夏菜は夏空にそぐわないどんよりした気分を抱えたまま補習を受け続けていた。
ある日。
補習を終えて廊下を歩いていると、そこには蛍くんがいた。
「蛍くん!?なんで!?………あっ」
思わず驚きが声に出るが、その直後彼を避けていたことを思い出す。
「芹沢………」
蛍くんもどうしていいかわからず、2人はその場から動けなくなってしまった。
夏菜は覚悟を決めて、口を開く。
「蛍くん、ちょっといいかな………。今日、お菓子ないけど………」
少し前までは毎日2人で過ごしていた中庭に、あの時と同じように座る。
「「気まずい…………」」
珍しく2人の気持ちはシンクロしていたが、それを知る術は2人には無い。
「あのさ」
先に口を開いたのは夏菜だ。
「私、無い頭でいっぱい考えたんだ……。

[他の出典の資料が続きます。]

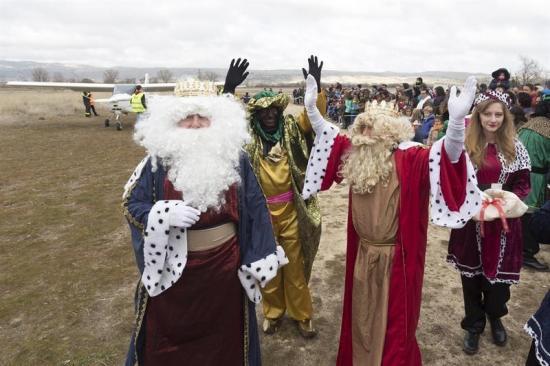 Los Reyes Magos recorren España bajo excepcionales medidas de seguridad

それでね、思ったんだけど」
「蛍くんがもうお菓子食べてくれないのは、いやだ」
蛍くんはそれを聞いた直後突然立ち上がり、夏菜の前へ進んだ。
そして、背をかがめて夏菜のおでこにキスをした。
「……………これは?」
「……………いや、じゃないです………」
顔が真っ赤になった夏菜は、伏せたままそう言った。
「じゃあ、芹沢の好きもそういうことだよ」
見上げると、夏菜と同じくらい真っ赤な顔をした蛍くんがいた。
「蛍くん、顔真っ赤だよ」
「…芹沢もだよ」
「なんで学校にいたの?」
「家だと集中できなくて、勉強しに」
「集中できないなんてことあるんだね」
「お前が避けるからだろ」
「えっ」
「え?」
「蛍くんかわいい〜〜〜〜!!」
「……………………。」
秀才の思わぬ一面に興奮し、すっかり元の調子が戻ったようだった。
「ねえねえ、夏休みどこ行く!?あ、私今日家でアイス作るけど食べにくる!?」
「…急にうるさい…」
夏休みはまだまだ続く。
夏菜は、蛍くんと過ごす夏を想像して1人盛り上がっていた。